Une vision déséquilibrée de la sexualité
La vision de la sexualité propre à chaque individu est le fruit de son éducation, de sa culture, de son environnement social. À partir des discours entendus dans son enfance, mais aussi des comportements réels dont il est témoin ou des non-dits dans lesquels il baigne, le futur adulte élabore sa propre représentation du sexe. Les croyances développées concerneront la personne elle-même, ses besoins sexuels, les futurs partenaires, autrui en général…
Cette vision dictera tous les comportements futurs. Quand elle est déséquilibrée, elle peut susciter de la peur ou au contraire une attirance excessive, du dégoût, de la violence. Les schémas inadaptés joueront en particulier un rôle essentiel dans le déclenchement de comportements addictifs. Par exemple, une méfiance vis-à-vis de la sexualité pourra conduire à un évitement des relations réelles et inciter l’individu à recourir au virtuel, facile et valorisant.
Tout se joue à l’âge Playskool : zoom sur l'attachement
Le célèbre slogan publicitaire imaginé par un fabricant de jouets non moins célèbre nous rappelle que les premières années de la vie sont capitales pour le développement de la personne. Pour autant, il n’est pas tout à fait juste que dire "tout s’y joue" (et encore moins que les jouets Playskool sont les seuls à convenir aux bambins)… Mais cette formule a au moins un mérite, celui d’encourager les parents à accorder à leurs bébés ce dont ils ont énormément besoin dès le berceau : un peu d’attention.
La théorie de l’attachement a été élaborée dans les années 60 par un psychiatre britannique, John Bowlby. Elle s’intéresse aux relations entre le jeune enfant et sa mère (ou à défaut la personne qui lui apporte les soins), et les considère comme capitales pour l’élaboration du style relationnel du futur adulte. Lorsque le bébé se sent en sécurité, il développe un attachement "sécure" qui lui permet de partir explorer le monde tout en ressentant du plaisir. Quand l’enfant ne bénéficie pas de l’apport affectif dont il a besoin pour son développement, il développe au contraire un style d’attachement dit "insécure". John Bowlby en a identifié trois, qui déterminent autant de modes relationnels à l’âge adulte :
Insécure ambivalent : l’enfant éprouve de la détresse quand la mère s’éloigne.
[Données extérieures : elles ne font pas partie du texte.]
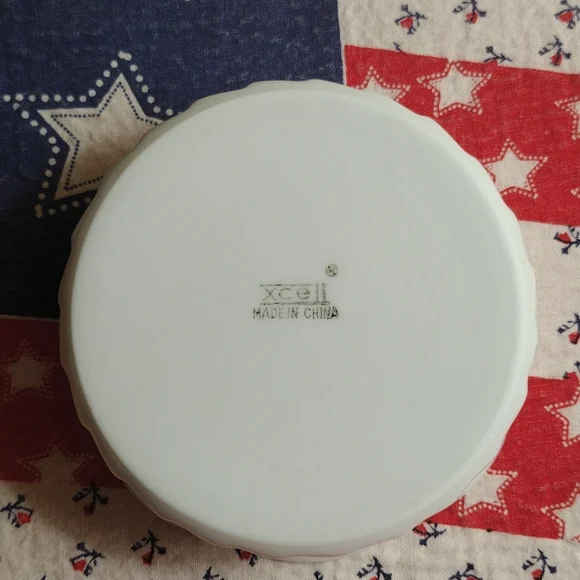 SOLD 🌹Xcell 4" White Ramekins Set Of 4 Scallop Edged Ribbed Sides Ovenware - Picture 4 of 7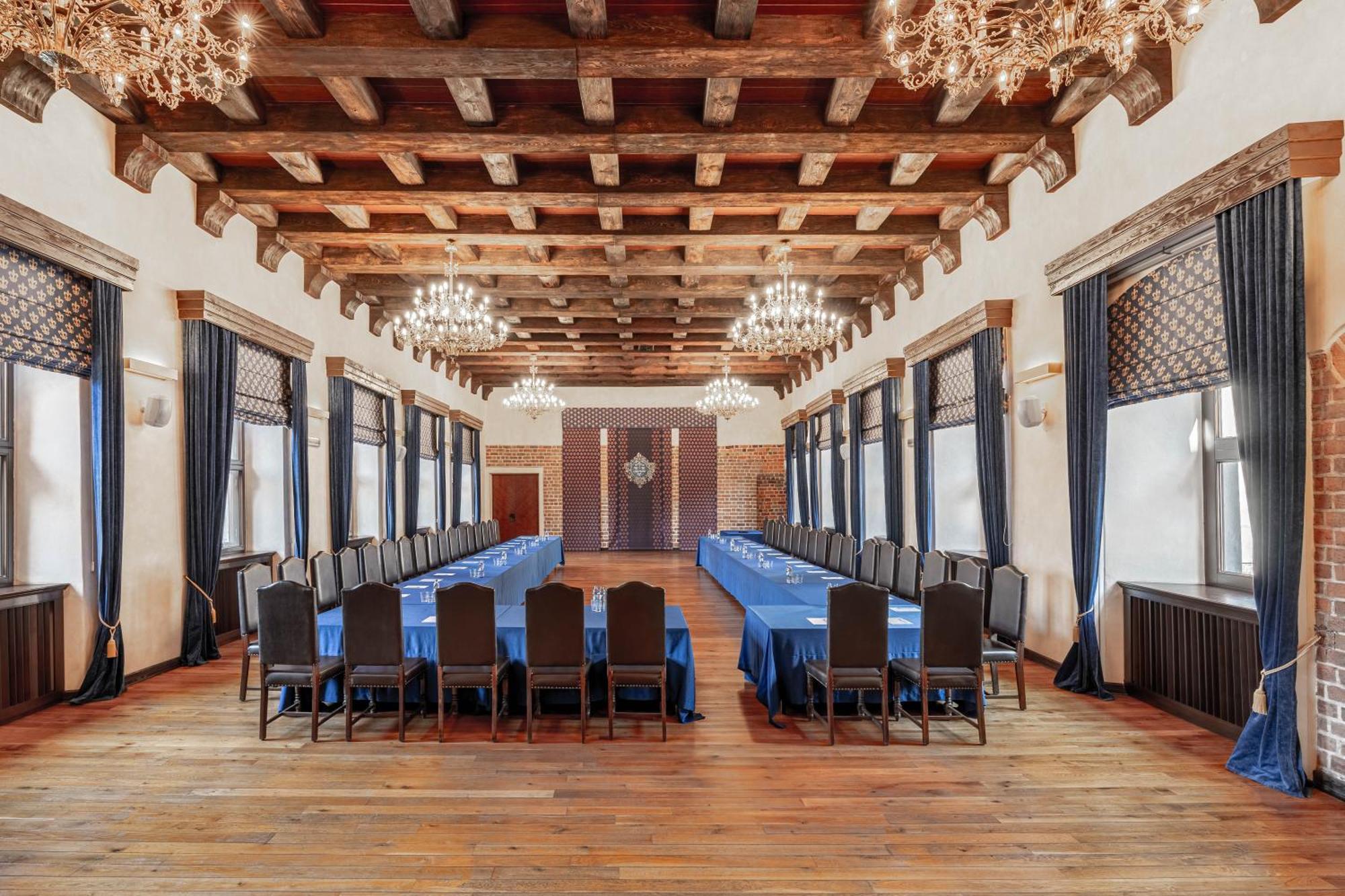 Zamek Uniejow Aparthotel Bagian luar foto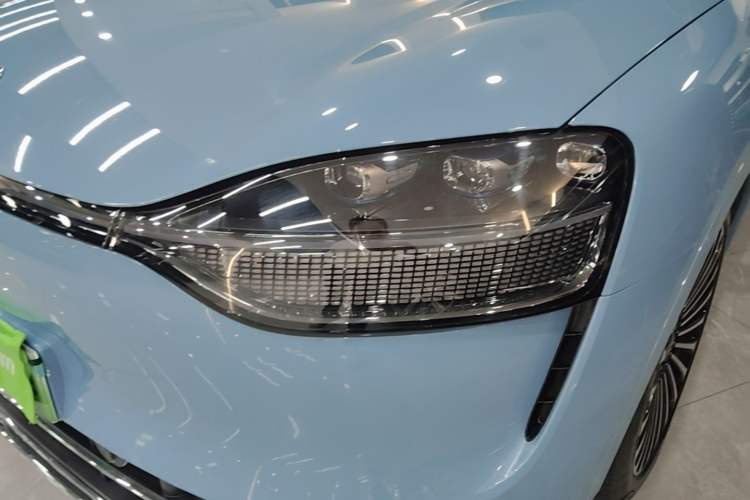 Used Hima AITO M9 2024 Range-Extended Max Edition 42 kWh 6-Seater Version Left Front Headlight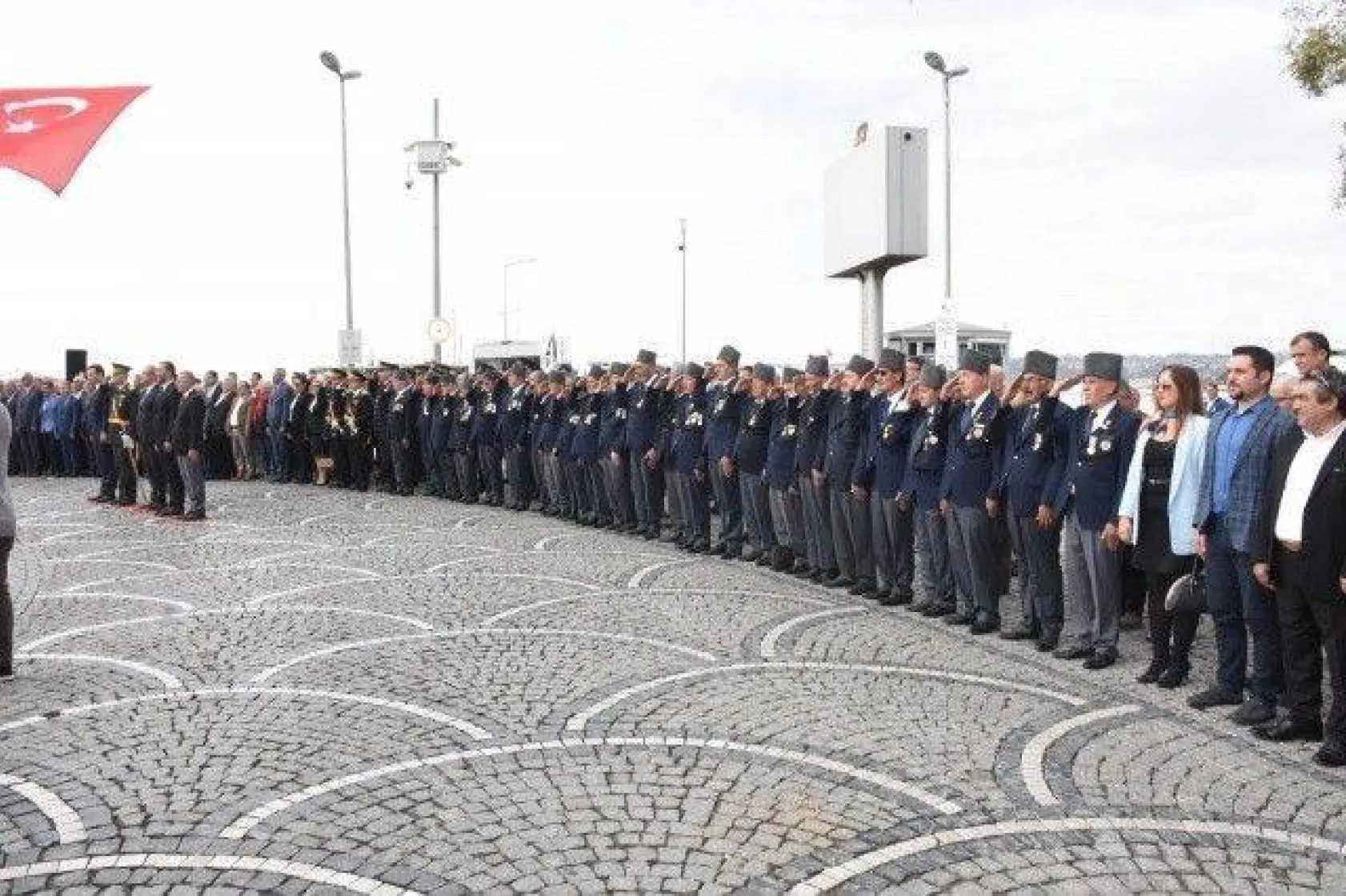 29 Ekim Coşkusu Çelenk Sunma Töreni ile Başladı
L’adulte aura globalement peur d’être abandonné. Pour apaiser cette crainte, il pourra avoir tendance à contrôler la relation ou à se soumettre à son partenaire.
Insécure évitant : le bébé semble indifférent au parent. La personne adulte aura besoin d’autonomie, craindra l’intimité au-delà d’un certain stade et pourra présenter une relative indifférence vis-à-vis de ses propres besoins.
Insécure désorganisé : le jeune ressent une confusion vis—à-vis de son pourvoyeur de soins et ne sait pas quelle réponse il peut obtenir à sa demande. L’adulte aura un style relationnel inconsistant et explosif.